In Chapters 16 and 17 you learned about different ways of adding metadata to documents. One of the features was social tagging. Whether it is on pages, documents, or entire sites, tags are a help to Search. Search looks at these social tags and gives increased weight to tags, especially if the same content is tagged repeatedly with the same tag. Once again, Search knows your users matter and it updates its indexes to reflect their activities.

Refiners

When you do a search, notice the list of properties on the left-hand side of the page, as shown in Figure 14-14. These are called refiners. For example, you can click on Word under Result Type and your search results will be narrowed down to only include Word documents. You could then click on a specific author to further refine your results. This list of refiners is built from the first 50 search results, meaning it is not all inclusive if you have a large set of results. A small note if you were using FAST Search — the refinement panel is based on all the search results, not just the top 50.

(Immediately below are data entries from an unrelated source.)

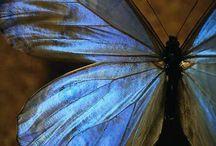 Butterflies / by Melissa Taylor
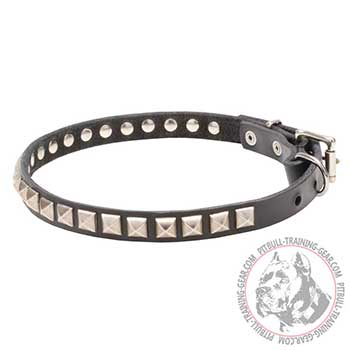 Full grain natural leather Pitbull collar with studs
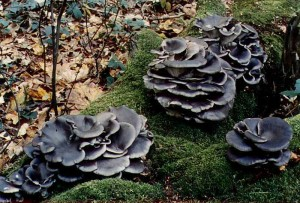 Купить мицелий Вешенка синяя (Рleurotus columbinus)
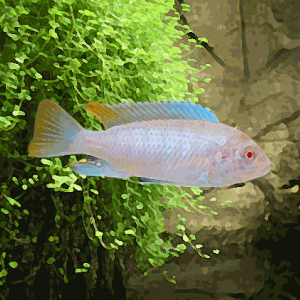 Pseudotropheus socolofi albinos (environ 5 cm)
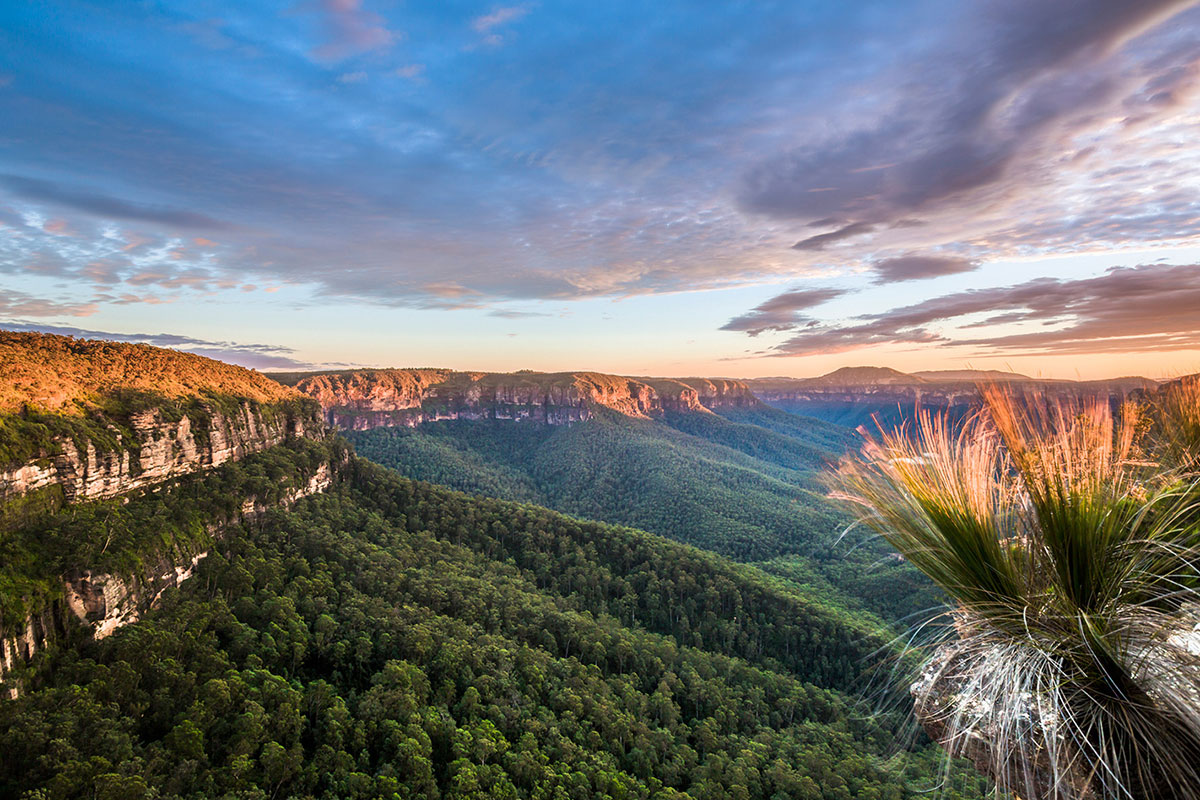 Blue-Mountains-National-Park-NSW-Australia
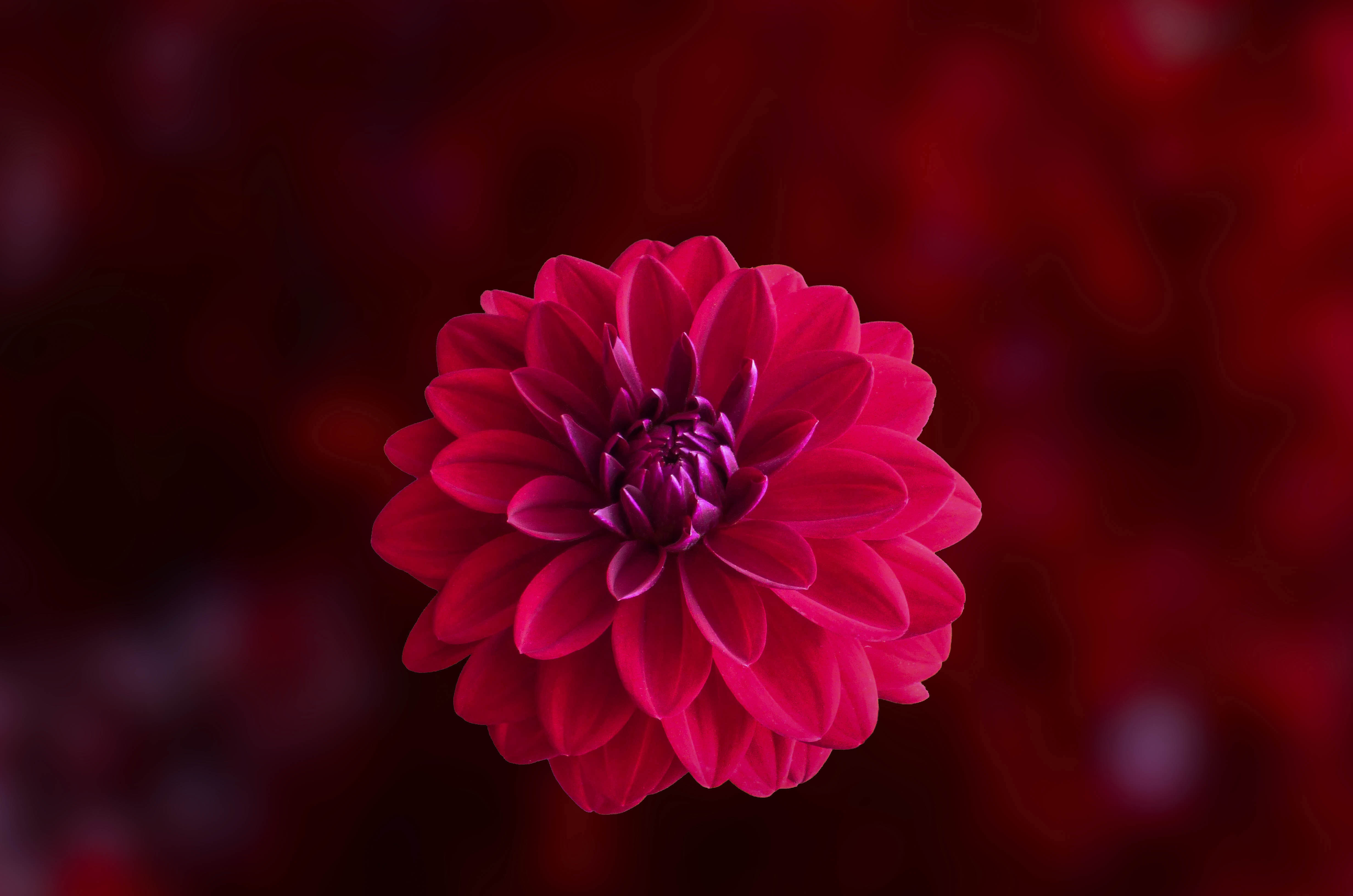 pink dahlia flower 4k 1606512712 - Pink Dahlia Flower 4k - Pink Dahlia Flower 4k wallpapers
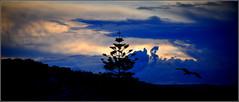 quand la nuit s'installe... (Save planet Earth !) Tags: sunset coucherdesoleil france nice amcc nikon sud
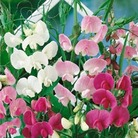 Sweetpea Everlasting - 10 Plants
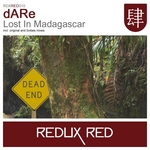 Lost In Madagascar
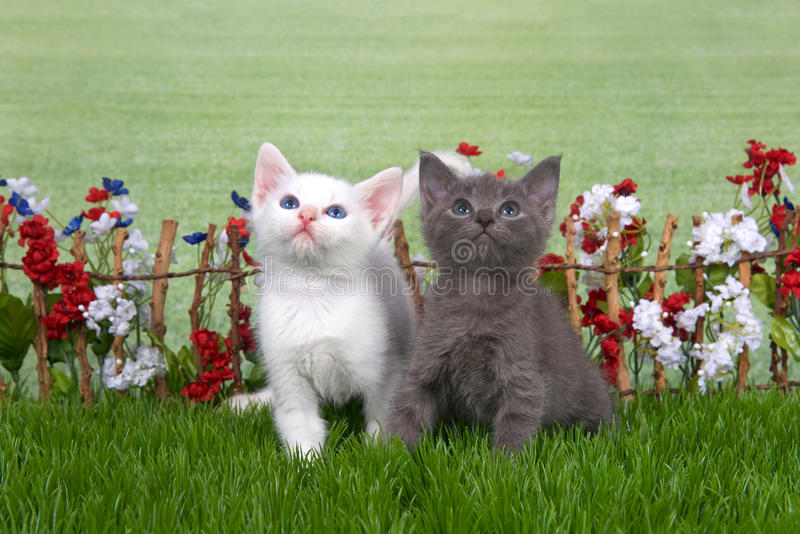 Two fluffy kittens in a flower garden. Two fluffy kittens, white and gray sitting in green grass back yard setting, stick fence with red, white, blue flowers royalty free stock photos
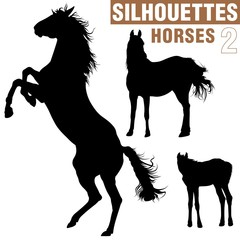 horses silhouettes 2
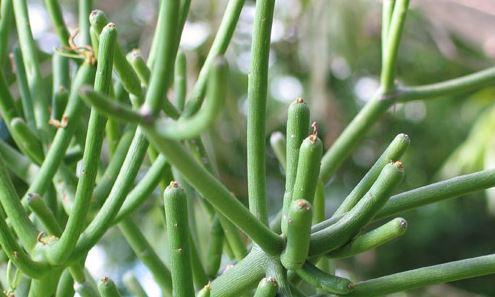 Bild 3 - (Krankheit, Biologie, Pflanzen)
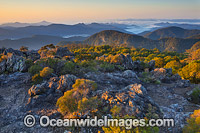 New England National Park view image
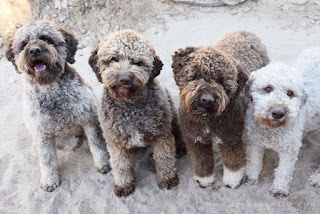 Everything about your Lagotto Romagnolo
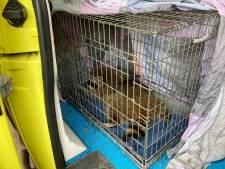 Slapende wasbeer uit boom geschoten door dierenarts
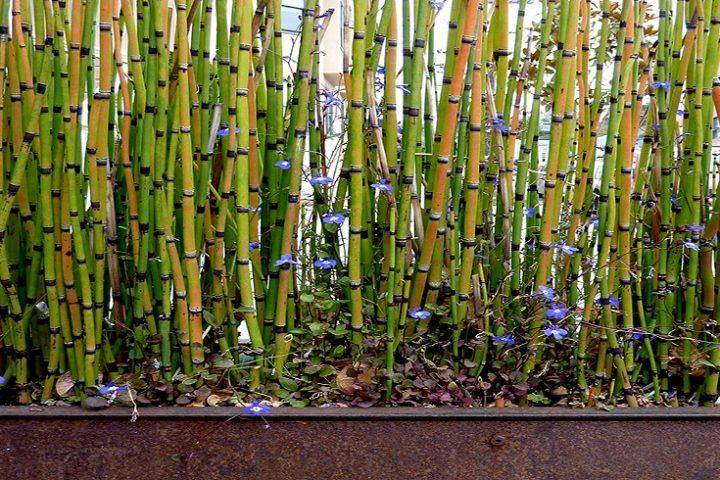 Palma di bambù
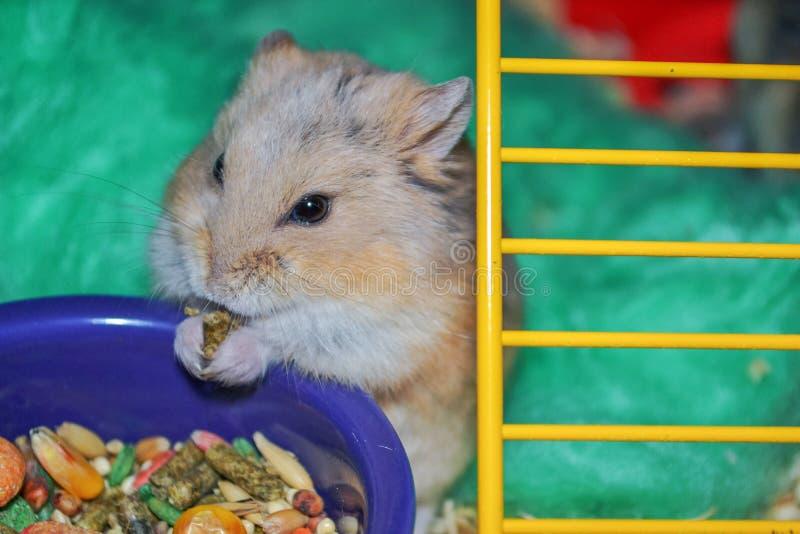 Hamster do anão imagens de stock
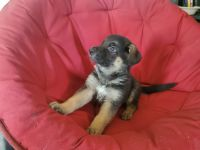 German Shepherd Puppies for sale in Caldwell, ID, USA. price: NA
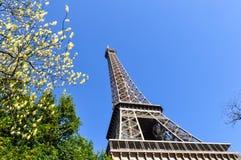 Der Eiffelturm in Paris Stockfoto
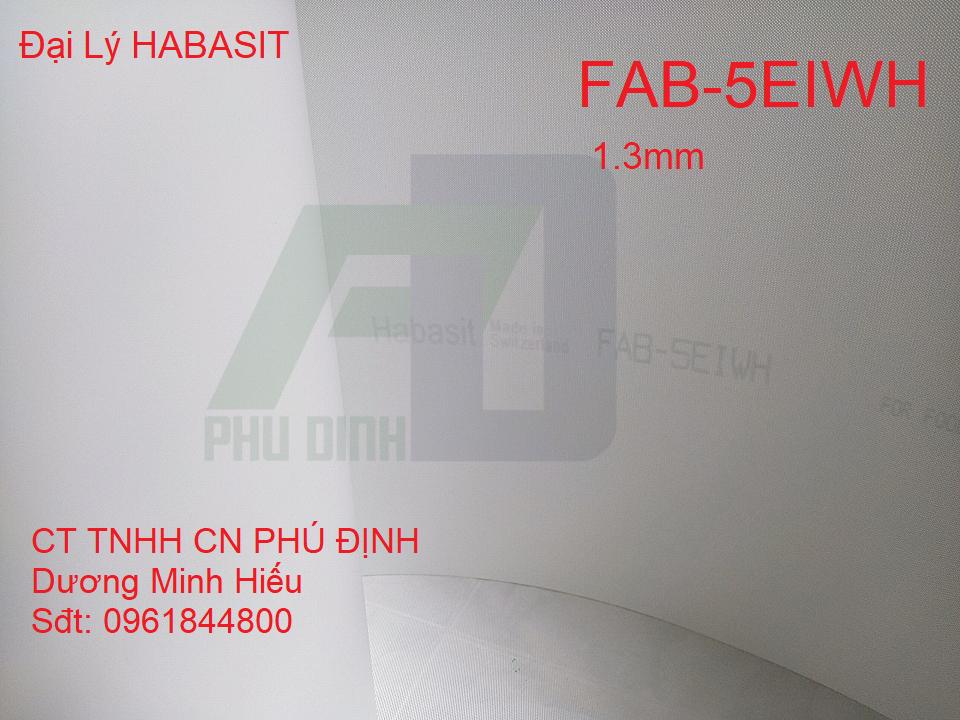 Băng tải FAB-5EIWH Habasit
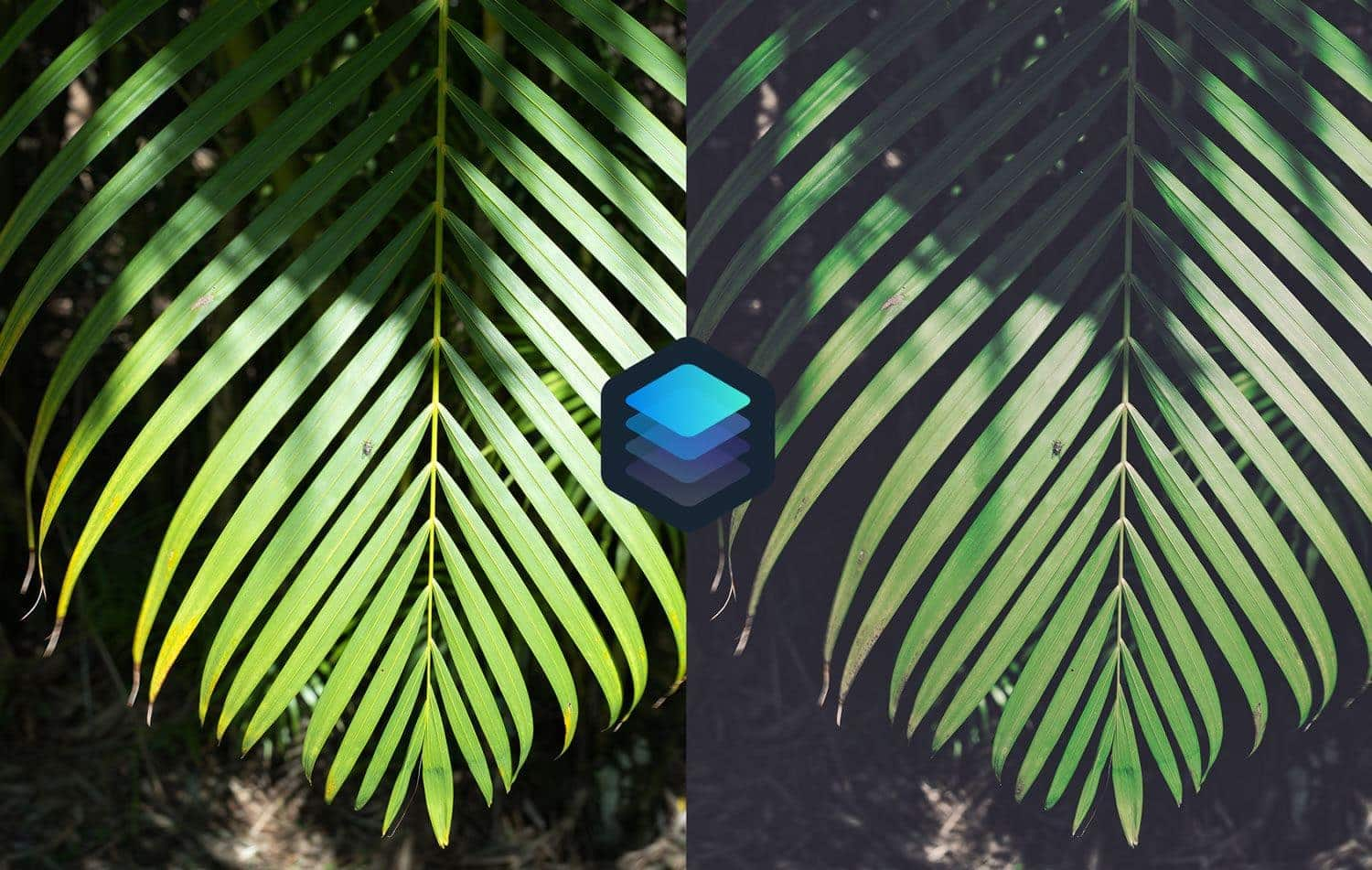 Free-Luminar-Look-Foliage-Preset-Before-and-After-Presetpro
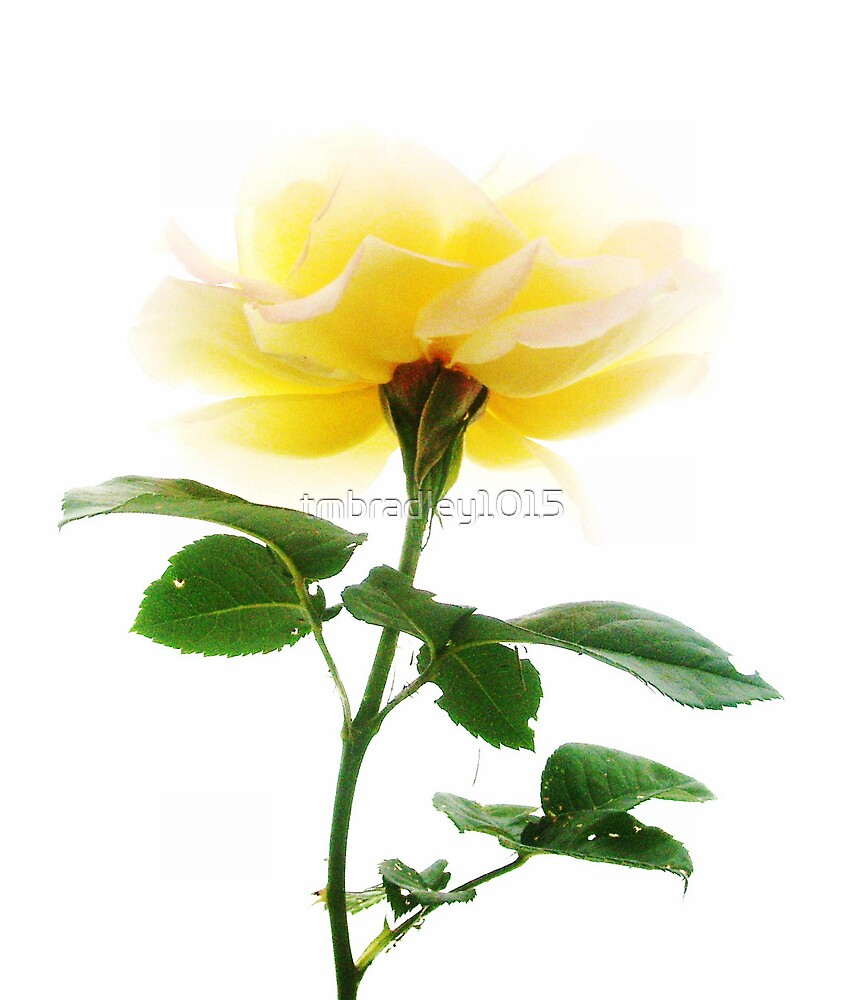 Sunshine Rose by tmbradley1015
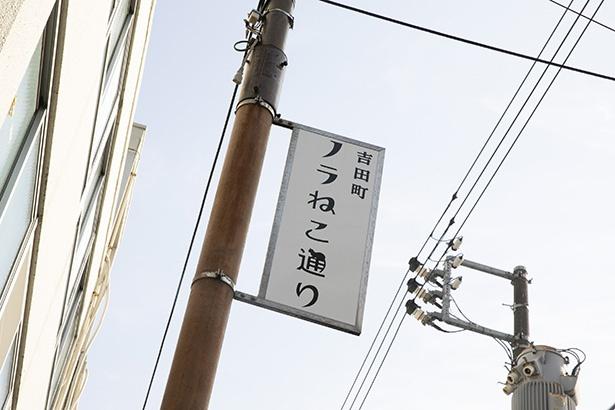 吉田町の裏通りにある「ノラねこ通り」。よく見ると看板にネコが!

Search Alerts and RSS Feeds

Sometimes you might need to do the same search repeatedly. And while the search page is pretty cool and you enjoy checking it every day, repeating a search may not be the best use of your time. A better option would be to click the search alert icon (labeled 1 in Figure 14-15) to get search alerts. This way, every time the search results are updated for your query, SharePoint will send you an e-mail. You could also use the RSS Feed icon (labeled 2 in the figure) to subscribe to an RSS feed of your search results.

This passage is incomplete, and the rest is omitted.